Dos textos analisados pode-se perceber que, excetuando-se algumas poucas divergências

de opiniões que, inclusive, são parciais, existe um entendimento razoavelmente

homogêneo, por parte dos autores, do que seja o cenário do turismo pós-moderno neste

final de século.

Este trabalho, sem a pretensão de esgotar o assunto, buscou fazer uma sistematização das

características do turismo atual mais recorrentes nos textos analisados, enumerando as

que se seguem: 1) crescimento e expansão da atividade a nível global; 2) predomínio do

turismo de sol e praia; 3) movimento de “internacionalização” e “interiorização” do

turismo; 4) a aparente crise da massificação; 5) necessidade de regulação por parte do

estado x diminuição do estado; 6) perda da autenticidade do turismo e 7) o surgimento de

uma organização empresarial pós-fordista.

Considerando-se que todos os autores contemplados analisam o cenário turístico partindo

de um referencial e de uma experiência européia, é importante alertar para a natureza

globalizada deste cenário, visto que ele não se restringe territorialmente e apresenta as

mesmas tendências, de maneira mais ou menos perceptível, em países considerados

periféricos e com muito menos tradição na atividade como o Brasil.

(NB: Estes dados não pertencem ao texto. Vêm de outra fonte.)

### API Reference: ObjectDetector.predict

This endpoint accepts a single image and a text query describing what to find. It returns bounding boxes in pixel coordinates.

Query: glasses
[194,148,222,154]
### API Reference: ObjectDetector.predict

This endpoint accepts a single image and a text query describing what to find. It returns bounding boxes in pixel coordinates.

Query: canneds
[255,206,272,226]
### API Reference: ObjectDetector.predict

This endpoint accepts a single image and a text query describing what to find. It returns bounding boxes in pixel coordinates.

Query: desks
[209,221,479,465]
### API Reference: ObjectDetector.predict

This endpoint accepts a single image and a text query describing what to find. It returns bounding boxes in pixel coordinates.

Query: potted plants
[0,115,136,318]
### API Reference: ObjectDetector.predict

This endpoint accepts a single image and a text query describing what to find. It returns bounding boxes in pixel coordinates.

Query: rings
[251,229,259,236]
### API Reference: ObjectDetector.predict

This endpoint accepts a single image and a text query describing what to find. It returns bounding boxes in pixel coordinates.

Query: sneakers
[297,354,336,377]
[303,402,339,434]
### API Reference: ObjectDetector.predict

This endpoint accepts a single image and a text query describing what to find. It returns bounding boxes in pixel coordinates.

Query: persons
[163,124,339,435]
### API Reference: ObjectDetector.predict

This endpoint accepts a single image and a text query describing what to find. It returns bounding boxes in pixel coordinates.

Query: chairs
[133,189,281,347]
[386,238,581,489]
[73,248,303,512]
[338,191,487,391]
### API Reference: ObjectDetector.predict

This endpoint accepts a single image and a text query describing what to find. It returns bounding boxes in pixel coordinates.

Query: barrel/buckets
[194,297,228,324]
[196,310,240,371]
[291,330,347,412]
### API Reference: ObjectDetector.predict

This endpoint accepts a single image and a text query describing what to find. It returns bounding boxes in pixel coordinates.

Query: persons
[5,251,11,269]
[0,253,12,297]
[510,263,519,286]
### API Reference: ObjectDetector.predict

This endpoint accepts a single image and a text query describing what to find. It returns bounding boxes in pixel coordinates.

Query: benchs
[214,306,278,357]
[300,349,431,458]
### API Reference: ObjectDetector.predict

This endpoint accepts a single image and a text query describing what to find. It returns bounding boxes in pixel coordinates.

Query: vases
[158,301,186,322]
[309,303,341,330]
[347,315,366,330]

Do paralelo desenhado entre o cenário global do turismo neste final de século e a sua

reprodução no Brasil fica claro a semelhança das características do momento vivido.

Entretanto, também não poderia deixar de ser comentada, e aqui o faço rapidamente

tendo em vista não ter sido este o objetivo do presente texto, a insistência da Política

Nacional de Turismo em reproduzir também os equívocos cometidos por destinações

consolidadas em outras partes do mundo.